The United Bangsamoro Justice Party, the political arm of the Moro Islamic Liberation Front, announced it is for division. Mohagher Iqbal urged all of their members to vote "yes", saying "Dividing the province will bring the government closer to the people."

A week before the plebiscite a group called "The Interfaith for Peace and Clean Election" requested to the commission to postpone the election. Its coordinator Goldy Omelio said that many of the residents do not know of the upcoming plebiscite. Omelio added that politicians for division were aggressive in campaigning for division.

Meanwhile, the Roman Catholic Archdiocese of Cotabato's prelate Angelito Lampon encouraged the faithful to vote, without stating preference on whether to divide or not. Lampon said that the plebiscite is a mere formality due to lack of clear opposition to division. He stressed that what happens next, if the new provincial officials will be elected or appointed, "is more dangerous".

== Results ==
The Commission on Elections (COMELEC) reported that all voting precincts opened on time except one in Talayan, wherein it only opened thirty minutes late.

COMELEC reported no election-related incidents citing statements from law enforcement authorities. Poll watchdog National Citizens' Movement for Free Elections (NAMFREL), with other groups, described the plebiscite processes as smooth and peaceful; cited generally quick voting process in polling sites and transparency in counting and canvassing of votes.

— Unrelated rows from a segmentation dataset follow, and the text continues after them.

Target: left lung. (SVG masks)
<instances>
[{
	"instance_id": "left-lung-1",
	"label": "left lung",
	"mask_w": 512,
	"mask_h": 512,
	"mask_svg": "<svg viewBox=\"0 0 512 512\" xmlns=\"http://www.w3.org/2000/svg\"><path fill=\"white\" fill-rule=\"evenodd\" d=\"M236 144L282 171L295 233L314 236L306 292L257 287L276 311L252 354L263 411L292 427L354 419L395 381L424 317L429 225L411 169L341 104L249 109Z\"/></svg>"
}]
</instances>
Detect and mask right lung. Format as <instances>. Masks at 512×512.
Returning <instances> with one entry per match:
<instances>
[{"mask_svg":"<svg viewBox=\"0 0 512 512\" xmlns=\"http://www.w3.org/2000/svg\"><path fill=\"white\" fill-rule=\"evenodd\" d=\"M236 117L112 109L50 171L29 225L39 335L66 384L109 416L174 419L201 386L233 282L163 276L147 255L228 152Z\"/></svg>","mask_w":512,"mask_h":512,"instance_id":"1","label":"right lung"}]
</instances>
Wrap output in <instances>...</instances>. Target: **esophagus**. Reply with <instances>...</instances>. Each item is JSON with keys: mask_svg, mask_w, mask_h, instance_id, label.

While both NAMFREL and the poll watchdog Legal Network for Truthful Elections (LENTE) reported common problems encountered by voters, they observed in voting centers that COVID-19 protocols were not much enforced and followed.

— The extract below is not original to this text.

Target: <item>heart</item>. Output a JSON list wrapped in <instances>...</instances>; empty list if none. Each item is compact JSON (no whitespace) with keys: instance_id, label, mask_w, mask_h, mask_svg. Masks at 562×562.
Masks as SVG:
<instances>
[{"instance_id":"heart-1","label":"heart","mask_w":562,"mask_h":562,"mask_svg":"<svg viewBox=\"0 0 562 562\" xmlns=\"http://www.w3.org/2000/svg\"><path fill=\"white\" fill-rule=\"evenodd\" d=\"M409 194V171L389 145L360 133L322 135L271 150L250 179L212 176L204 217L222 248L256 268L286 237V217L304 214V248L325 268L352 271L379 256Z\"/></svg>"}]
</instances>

As expected, results were announced by COMELEC on September 18. Majority of voters favored the division, according to the initial data. The voter turnout is the second highest for province-wide plebiscites, only behind that of the 1998 plebiscite creating and taking Compostela Valley from Davao del Norte. Meanwhile, the plebiscite is said to be the most participated in terms of number of registered and actual voters.

The voter turnout exceeded a prediction by COMELEC which was at least 60%. Earlier, NAMFREL observed a low voter turnout especially in Upi and Buluan; however in Talitay, about 80% of voters were reportedly already voted by morning and despite a report that some voters did not participate due to security reasons, the plebiscite had been peaceful. Observations from LENTE stated that voting influx peaked 30 minutes after the polling precincts opened, same duration later than expected.

Official results show eight municipalities, all from the proposed Maguindanao del Sur, unanimously voting for division: Ampatuan, Datu Abdullah Sangki, Datu Anggal Midtimbang, Datu Montawal, Mamasapano, Paglat, Shariff Saydona Mustapha and Talayan.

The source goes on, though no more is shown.